Staff-Sgt. Lui Lok was part of a cabal of five powerful station sergeants who ruled Hong Kong’s police jurisdictions during the early 1970s, collecting graft while allowing the triads to conduct their criminal activities.
The most infamous of the corrupt cops was Lui, dubbed the “$500 Million Man.” He and three other Dragons fled to Vancouver in the mid-1970s before seeking sanctuary in Taiwan. They left their families behind.
It is unclear when or where Lui, who was in his nineties, died. But unconfirmed sources said he is believed to have died in Vancouver.
Thursday, about 80 friends and family members gathered at Forest Lawn cemetery in Burnaby for a Taoist funeral service.
At the funeral hall, a large portrait of Lui stood above wreaths bearing his name, amid paper effigies of houses, cars and cash — the so-called “hell money” that can be used by the departed in the afterlife.
After the service, mourners — including family members wearing white sashes, headbands and hats — left the chapel, got into their cars and followed a silver hearse carrying Lui’s body to the crematorium.

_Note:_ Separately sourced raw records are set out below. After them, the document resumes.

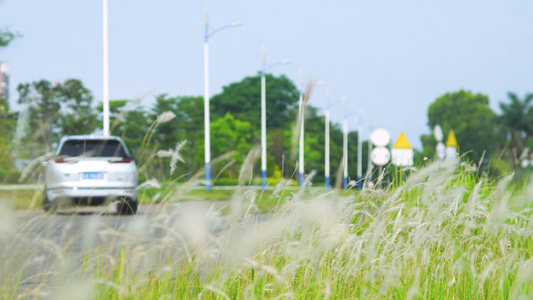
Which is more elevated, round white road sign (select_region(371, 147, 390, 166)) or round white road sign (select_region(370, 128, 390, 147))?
round white road sign (select_region(370, 128, 390, 147))

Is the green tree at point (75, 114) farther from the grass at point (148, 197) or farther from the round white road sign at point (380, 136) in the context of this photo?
the round white road sign at point (380, 136)

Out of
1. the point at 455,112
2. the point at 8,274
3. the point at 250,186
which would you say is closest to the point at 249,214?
the point at 250,186

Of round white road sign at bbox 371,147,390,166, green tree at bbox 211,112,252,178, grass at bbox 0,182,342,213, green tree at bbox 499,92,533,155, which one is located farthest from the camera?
green tree at bbox 499,92,533,155

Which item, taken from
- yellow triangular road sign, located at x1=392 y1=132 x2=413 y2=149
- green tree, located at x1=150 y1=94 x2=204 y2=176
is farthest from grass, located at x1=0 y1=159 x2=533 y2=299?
green tree, located at x1=150 y1=94 x2=204 y2=176

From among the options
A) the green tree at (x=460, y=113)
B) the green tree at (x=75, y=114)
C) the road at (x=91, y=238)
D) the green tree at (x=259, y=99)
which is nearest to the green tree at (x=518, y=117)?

Lui’s eldest son, cradling a black-and-white photograph of a dimpled, middle-aged Lui in his arms, led the procession into the crematorium, followed by pallbearers carrying the casket.
According to a covert police study originally published in The Province in 1999, Lui was part of an exodus of Hong Kong cops to Canada. They fled after the establishment of the Independent Commission Against Corruption (ICAC) was formed in the mid-1970s.
The study identified 44 corrupt Hong Kong officers, dubbed the “millionaire cops,” their wives, children and concubines, and found them to have invested tens of millions of dollars in businesses and real estate in Canada, mostly in B.C. and Ontario.
With the help of Immigration Canada officials, Asian organized-crime investigators found that 30 of the officers had invested in at least 13 B.C. companies and purchased about 50 pieces of property in the Vancouver area.
These included large homes in West Vancouver and Shaughnessy, commercial buildings, a shopping mall and vacant acreages.
Brian McAdam, a former immigration-control officer in Hong Kong, said in an earlier interview with
The Province that he managed to stop at least six ex-cops suspected of being affiliated with triads from entering Canada in the 1980s.
“But many more got through with their connections or by pumping money into investor immigration schemes,” he said. “Some of these guys had close connections in high places and we were not seeing all the paperwork.”
The Hong Kong government later initiated civil proceedings to go after the loot amassed by the fugitive cops.
It is believed that in 1986, Hong Kong authorities reached an out-of-court settlement with Lui’s family, who remained in Vancouver.
In its ensuing investigations, the ICAC brought 260 police officers to court after finding 18 criminal syndicates operating in the Hong Kong police force.
It issued an arrest warrant for Lui on November 1976, making him one of the former British colony’s longest-wanted fugitives.